▶ [SELECTED PASSAGE]:
Always Let Your Conscience Be Your Guide?
Ever since I first learned about “conscience clauses,” which allow medical providers to refuse to provide medical treatment or referrals based on their own personal beliefs, they have fascinated me. I find pharmacist refusal clauses to be particularly interesting. While I whole-heartedly support each and every person’s right follow his or her conscience, I, as an RJ advocate, can’t help but notice that one person’s conscientious refusal is another person’s barrier to obtaining a necessary reproductive health service (for example, emergency contraception). In rural communities, which may only have one pharmacy or pharmacist, a conscientious refusal can altogether prevent women from obtaining the health care services they need. I find myself thinking, “you are a pharmacist, dispensing prescriptions and behind-the-counter medication is your job – so do your job.” Nonetheless, I am uncomfortable compelling individuals to perform an action merely because that action is a commonly accepted practice in the profession.

▶ [QUESTIONS TO ANSWER]:
1. In the passage on conscience clauses, what do these clauses allow medical providers to do?
2. Extend the passage on conscience clauses, picking up after its final sentence.
The data after this point comes from a separate source.

▶ [MATERIAL PROVIDED]:

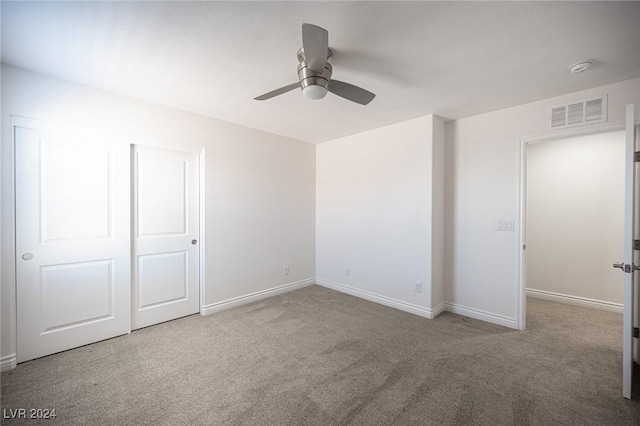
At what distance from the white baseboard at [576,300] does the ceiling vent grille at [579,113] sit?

▶ [RESPONSES TO THE EXERCISE]:
1. They allow medical providers to refuse to provide medical treatment or referrals based on their own personal beliefs.

2.
A perfect case-in-point is the emerging “Refuse to Sign” campaign. Begun by clergy in Ohio, the Refuse to Sign Campaign seeks “the separation of church and state by advocating equal marriage rights for all people, regardless of sexual orientation, by encouraging faith communities, and their leaders, not to sign state-issued marriage licenses.” Some religious leaders are merely refusing to sign the licenses; some are refusing to perform marriage ceremonies at all. Following my pharmacist refusal logic, I should think that performing marriage ceremonies is the clergy’s job, and they should do it. But I don’t. I realize that the analogy isn’t a perfect fit, but it raises some interesting questions for me. Can I both support a pastor’s right to refuse to marry people and oppose a pharmacist’s right to refuse to dispense prescriptions? Or does support of one logically require support of the other?
Supporting the clergy’s refusal and opposing pharmacists’ refusal is logically consistent from an RJ perspective – we support both the right of all to enjoy equal protection of the law and we support equal access to contraception. But is it logically inconsistent from a moral perspective? If I believe, as I do, that everyone should follow his or her conscience, do I have to support the effects of doing so?